As a first time mother, I’m appalled. There are many days I have no clue what I’m doing or how to parent, I’m simply learning by trial and error. And while I get plenty of praise from people on the internet, it’s those few moments of mom-shaming that stick out like a sore thumb. I once posted a picture of my daughter eating on Facebook. The snapshot was liked more than a thousand times, with dozens of people commenting on her adorable face. But, it was the one questionable comment that still sticks out more than a year later: “Why is that baby eating a donut?” Am I a bad parent for giving my child a donut hole? If the woman read the caption along with the picture, she would have realized the tiny baby is actually a toddler, small in size because she weighed just over a pound at birth. And that little donut hole was in celebration of finally reaching the 15lb mark at 14 months old.
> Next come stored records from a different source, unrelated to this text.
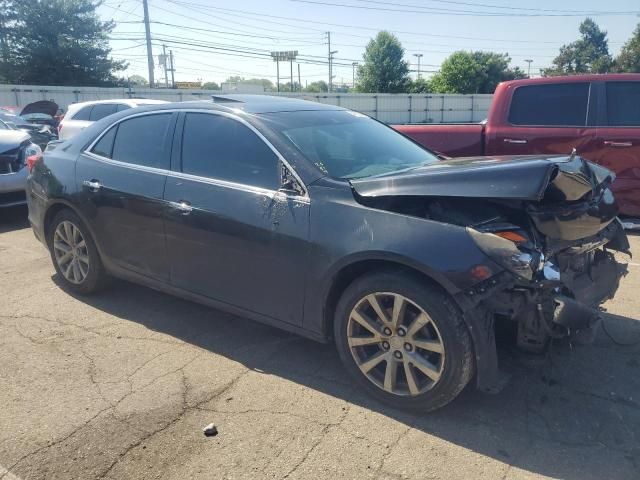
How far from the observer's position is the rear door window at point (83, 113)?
1164 centimetres

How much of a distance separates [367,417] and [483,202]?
1.35 m

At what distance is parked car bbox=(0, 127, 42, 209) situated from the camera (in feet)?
25.1

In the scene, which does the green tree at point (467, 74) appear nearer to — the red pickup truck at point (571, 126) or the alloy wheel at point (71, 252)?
the red pickup truck at point (571, 126)

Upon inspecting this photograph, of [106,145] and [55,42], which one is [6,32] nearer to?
[55,42]

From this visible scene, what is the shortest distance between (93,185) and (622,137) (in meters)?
5.90

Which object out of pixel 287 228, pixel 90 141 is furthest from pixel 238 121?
pixel 90 141

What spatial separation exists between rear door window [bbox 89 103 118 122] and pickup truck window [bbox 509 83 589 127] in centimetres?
829

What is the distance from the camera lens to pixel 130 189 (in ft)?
13.4

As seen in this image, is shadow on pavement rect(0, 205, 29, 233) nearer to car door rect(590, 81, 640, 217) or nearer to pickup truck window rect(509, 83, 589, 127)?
pickup truck window rect(509, 83, 589, 127)

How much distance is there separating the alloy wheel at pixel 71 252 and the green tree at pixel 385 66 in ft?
199

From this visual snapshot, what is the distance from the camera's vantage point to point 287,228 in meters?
3.26

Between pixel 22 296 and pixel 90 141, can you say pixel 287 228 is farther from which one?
pixel 22 296

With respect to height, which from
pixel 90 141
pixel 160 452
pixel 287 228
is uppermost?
pixel 90 141

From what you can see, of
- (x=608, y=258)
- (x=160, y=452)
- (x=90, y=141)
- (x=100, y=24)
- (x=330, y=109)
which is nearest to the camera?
(x=160, y=452)
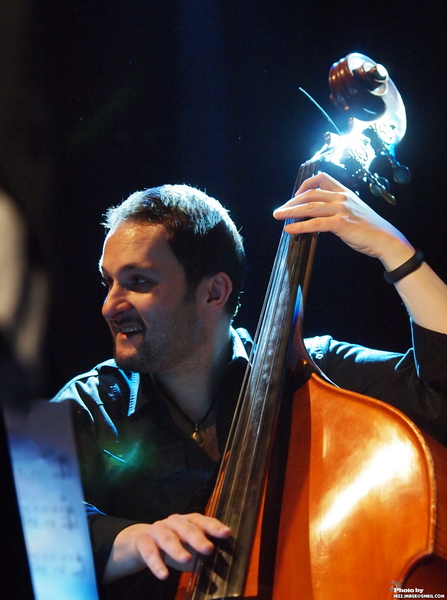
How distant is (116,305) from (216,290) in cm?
35

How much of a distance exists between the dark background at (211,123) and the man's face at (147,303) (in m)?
0.56

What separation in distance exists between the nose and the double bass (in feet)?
1.71

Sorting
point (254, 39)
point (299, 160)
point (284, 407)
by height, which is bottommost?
point (284, 407)

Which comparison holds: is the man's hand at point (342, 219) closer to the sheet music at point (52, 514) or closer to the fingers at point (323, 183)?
the fingers at point (323, 183)

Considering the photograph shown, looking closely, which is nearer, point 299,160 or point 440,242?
point 440,242

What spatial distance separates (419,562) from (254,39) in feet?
6.52

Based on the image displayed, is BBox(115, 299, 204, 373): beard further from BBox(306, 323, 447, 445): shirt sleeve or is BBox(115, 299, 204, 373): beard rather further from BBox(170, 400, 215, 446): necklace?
BBox(306, 323, 447, 445): shirt sleeve

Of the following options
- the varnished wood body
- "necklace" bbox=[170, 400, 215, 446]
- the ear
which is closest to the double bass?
the varnished wood body

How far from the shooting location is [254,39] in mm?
2105

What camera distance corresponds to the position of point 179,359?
1.52 meters

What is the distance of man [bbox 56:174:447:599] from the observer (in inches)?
47.8

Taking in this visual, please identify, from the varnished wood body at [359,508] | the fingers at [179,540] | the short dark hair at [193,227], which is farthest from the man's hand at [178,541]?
the short dark hair at [193,227]

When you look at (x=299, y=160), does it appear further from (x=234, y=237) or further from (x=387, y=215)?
(x=234, y=237)

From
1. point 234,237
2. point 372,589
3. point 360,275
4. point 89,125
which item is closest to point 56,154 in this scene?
point 89,125
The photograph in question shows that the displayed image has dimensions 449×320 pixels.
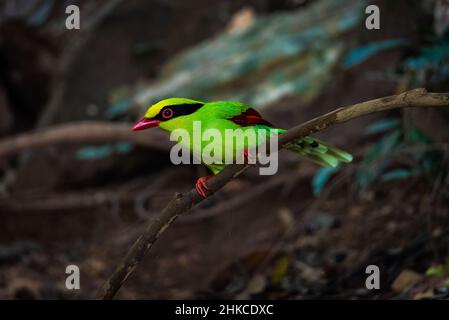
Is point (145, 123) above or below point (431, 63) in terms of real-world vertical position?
below

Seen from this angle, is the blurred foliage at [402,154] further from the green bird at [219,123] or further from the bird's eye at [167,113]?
the bird's eye at [167,113]

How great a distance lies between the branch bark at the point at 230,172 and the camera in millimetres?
1278

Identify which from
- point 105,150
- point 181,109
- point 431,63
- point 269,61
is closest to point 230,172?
point 181,109

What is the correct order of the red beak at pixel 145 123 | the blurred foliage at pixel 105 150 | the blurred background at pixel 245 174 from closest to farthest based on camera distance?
the red beak at pixel 145 123
the blurred background at pixel 245 174
the blurred foliage at pixel 105 150

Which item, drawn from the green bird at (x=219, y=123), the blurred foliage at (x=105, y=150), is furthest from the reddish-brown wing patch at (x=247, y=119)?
the blurred foliage at (x=105, y=150)

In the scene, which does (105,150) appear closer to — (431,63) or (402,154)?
(402,154)

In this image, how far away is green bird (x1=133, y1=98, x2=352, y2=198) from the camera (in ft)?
4.76

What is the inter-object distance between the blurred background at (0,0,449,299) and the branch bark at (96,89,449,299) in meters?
0.86

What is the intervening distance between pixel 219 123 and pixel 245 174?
2.36m

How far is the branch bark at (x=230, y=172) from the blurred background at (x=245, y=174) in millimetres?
864

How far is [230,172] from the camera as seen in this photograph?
4.79 feet

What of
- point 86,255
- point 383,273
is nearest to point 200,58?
point 86,255

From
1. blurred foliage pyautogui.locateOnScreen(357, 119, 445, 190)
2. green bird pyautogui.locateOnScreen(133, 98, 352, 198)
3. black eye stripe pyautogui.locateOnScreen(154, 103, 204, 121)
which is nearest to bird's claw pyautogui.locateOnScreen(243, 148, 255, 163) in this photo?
green bird pyautogui.locateOnScreen(133, 98, 352, 198)

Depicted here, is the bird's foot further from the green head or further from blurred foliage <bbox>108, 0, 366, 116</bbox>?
blurred foliage <bbox>108, 0, 366, 116</bbox>
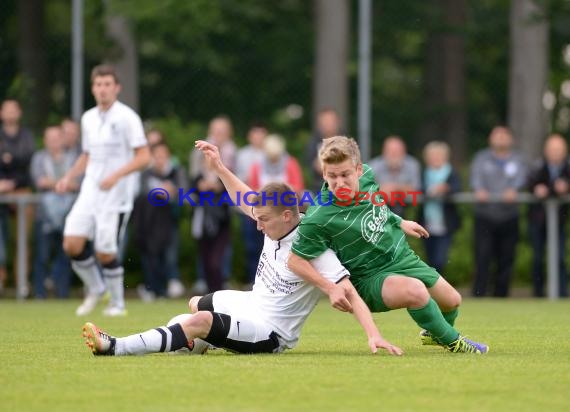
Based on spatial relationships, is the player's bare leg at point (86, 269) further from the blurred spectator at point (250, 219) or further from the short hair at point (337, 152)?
the short hair at point (337, 152)

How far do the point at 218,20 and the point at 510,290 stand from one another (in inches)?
282

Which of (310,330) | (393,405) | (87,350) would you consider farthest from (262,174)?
(393,405)

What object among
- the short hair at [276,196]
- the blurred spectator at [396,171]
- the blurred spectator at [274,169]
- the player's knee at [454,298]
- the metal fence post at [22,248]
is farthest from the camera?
the metal fence post at [22,248]

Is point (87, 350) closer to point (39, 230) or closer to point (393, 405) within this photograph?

In a society filled with over-sharing on social media, we open ourselves up to being judged and ridiculed. The days of being happy for each other has given way to a competition of sorts, an “I would NEVER do that” type of attitude. We shouldn’t be that way. I don’t give my daughter fruit juice, but I’m not judging anyone who does. I may be feeding my daughter an apple, but I would never question a parent feeding their child a cookie – because let’s face it, kids love sweets, my daughter included. And breastfeeding? I wasn’t breastfed as a baby and I turned out just fine!
It’s really nothing new for moms. We’ve been secretly comparing and competing with each other for decades, but technology has now made it easier than ever thanks to Facebook, Twitter and Instagram. Sure, I set myself up to be criticized by plastering pictures on social media and my blog. I know that not everyone is going to agree with my parenting style, but mom-shaming isn’t going to make me change.
The next time you quietly question a mother’s actions, remember, you don’t know the whole story. Raising a tiny human is challenging and the hardest job around. It’s time to lift each other up and praise our achievements. Most of us moms are doing the best that we can.